• **Consigne A**
Recopiez le passage du texte extrait qui va de « Malgré que des » jusqu'à « meilleure justice sociale. », en changeant « bibliothèque » en « salle de lecture ».
• **Consigne B**
Selon le texte extrait, quels délais la Cour suprême juge-t-elle raisonnables dans l'arrêt Jordan ?
• **Consigne C**
Énumérez tous les tribunaux nommés dans le texte extrait.

La justice élève sa voix, mais elle a peine à se faire entendre dans le tumulte des passions. — Montesquieu

Malgré que des vents froids se lèvent et écorchent les quelques arbres de la Place Laurentienne, la Faculté de droit, elle, bouillonne. À l’approche des examens, la bibliothèque gonfle et les livres de doctrine deviennent des territoires de coloriage. C’est avec cette même fougue que de nombreux étudiants commenceront leur première tâche avec Pro Bono comme bénévole, en faveur d’un avancement vers une meilleure justice sociale.


En feuilletant les journaux le 29 septembre dernier, je suis tombé sur les déclarations de la bâtonnière du Québec qui s’inquiétait quant à la question de l’accès à la justice. Elle demandait aux intervenants politiques de régler cette crise d’ampleur nationale. Malgré une réponse qui se fait attendre du côté des libéraux, notamment dans la mise en place d’un plan d’action élaboré par la Table Justice-Québec, cette manifestation a de quoi donner un signal d’alarme de plus. Sans pour autant se concentrer uniquement sur le problème du délai, la bâtonnière s’exprimait ainsi au Devoir : « Il y a des délais ailleurs aussi. Il y a d’autres problèmes liés au système, il faut se le dire. » (1)


En effet, il faut se le dire. L’arrêt Jordan rendu par la Cour Suprême le 8 juillet dernier donne le ton aux demandes pressantes en matière d’accès à la justice. Dans cette affaire, un homme originaire de la Colombie-Britannique accusé de possession et trafic de drogue a dû faire face à des délais déraisonnables dans l’attente de son procès. La Cour Suprême a confirmé ici l’importance du droit d’être jugé dans un délai raisonnable, pour le public et l’intégrité du système. Les tribunaux iront même jusqu’à, chose rare, se prononcer de façon précise sur les délais considérés raisonnables : 18 mois en Cour provinciale et 30 mois en Cour supérieure. La Cour explique l’impact de cette décision en ces termes :

« En outre, le nouveau cadre d’analyse contribuera à faciliter un changement de culture dont on a grand besoin. En établissant des mesures propres à inciter les deux parties à accélérer le déroulement de l’instance, ce cadre vise à accroitre la responsabilisation en favorisant une approche proactive et préventive de résolution de problèmes. » (2)


Cette expression est fréquemment retenue par les médias : on veut un changement de culture. Il s’agirait d’une nouvelle façon de voir la justice et l’appareil judiciaire, en permettant aux tribunaux et aux parties de gérer le conflit de façon plus saine et raisonnable. Autre élément souvent repris dans les médias : le fait qu’il y a un problème dans le « système ».

• **Données enregistrées**
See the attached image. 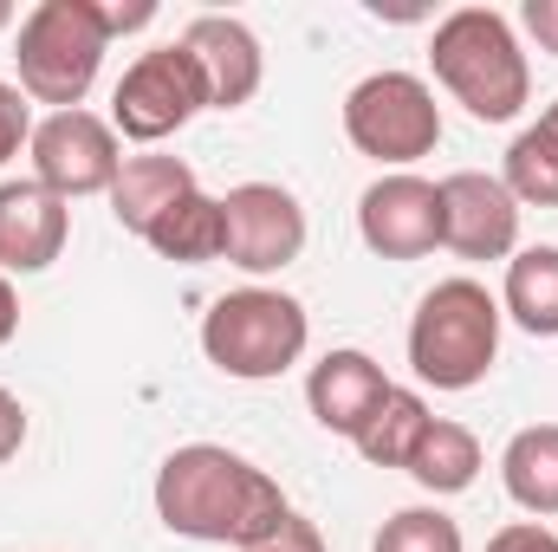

• **Réponse attendue A**
Malgré que des vents froids se lèvent et écorchent les quelques arbres de la Place Laurentienne, la Faculté de droit, elle, bouillonne. À l’approche des examens, la salle de lecture gonfle et les livres de doctrine deviennent des territoires de coloriage. C’est avec cette même fougue que de nombreux étudiants commenceront leur première tâche avec Pro Bono comme bénévole, en faveur d’un avancement vers une meilleure justice sociale.

• **Réponse attendue B**
18 mois en Cour provinciale et 30 mois en Cour supérieure.

• **Réponse attendue C**
Cour Suprême, Cour provinciale, Cour supérieure